Nomura Holdings Ltd., China International Capital Corp. and Morgan Stanley have also either downgraded GDP growth forecasts or have warned of lower growth because of the power disruptions.
“Global markets will feel the pinch of a shortage of supply from textiles, toys to machine parts,” said Lu Ting, chief China economist at Nomura Holdings Inc in Hong Kong. “The hottest topic about China will very soon shift from “Evergrande” to “Power Crunch.”
iPhone assembly operations in China are beginning to reduce their energy consumption, Pegatron Corp., a key partner for Apple Inc. and one of the assemblers of its iPhone, said on Monday. The company said it’s taking energy-saving measures to comply with local government policies.
Yet the firms responsible for producing the Apple handset have avoided drastic cutbacks in production so far and appear to be getting preferential access to energy in order to keep operations going, according to people familiar with the situation.
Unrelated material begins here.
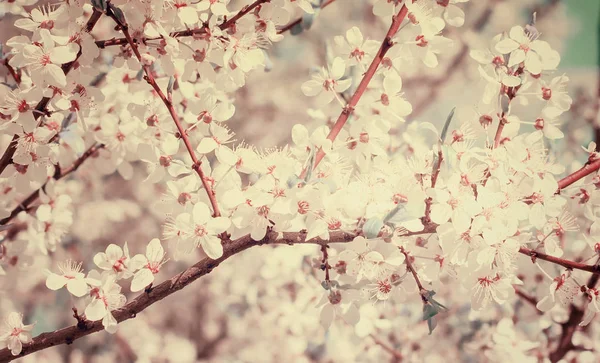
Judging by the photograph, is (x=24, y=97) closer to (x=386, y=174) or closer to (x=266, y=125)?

Authorities are watching for disruption, with the People’s Daily, the official newspaper of the Chinese Communist Party, saying in an Sunday editorial that the shortages would force companies to raise the prices of goods for Chinese consumers. The government of northeast Liaoning province urged local regulators to prevent power curbs from impacting production and residential use, state broadcaster CCTV reported.
With the power crisis moving from the factory floor to people’s homes, electricity utility State Grid Corporation of China said Monday it will try its best to avoid power cuts to meet basic residential demand.
Analysts say the power shortages will inevitably impact both heavy industries such as aluminum and steel right through to downstream sectors. In the industrial hub of Guangdong, the provincial energy administration issued a notice Sunday that said large-scale cuts to factories have already been implemented.
“No one knows when the supply chain bottleneck will be overcome,” said Hao Hong, head of research and chief strategist at Bocom International. “But it is looking ominous for this winter.”
Chen Yubing, manager at Suzhou Berya Textile Technology Co. Ltd., an exporter of polyester and nylon fabric based in Zhejiang, said his company has suffered “huge losses” due to the suspension. The company’s production lines were only allowed to operate three days a week starting from early September and the latest order on Monday means it will be allowed to operate every other day. Half of the company’s sales come from overseas clients.
“We have problems delivering some orders already,” Chen said. “All we can do now is wait and negotiate with customers.”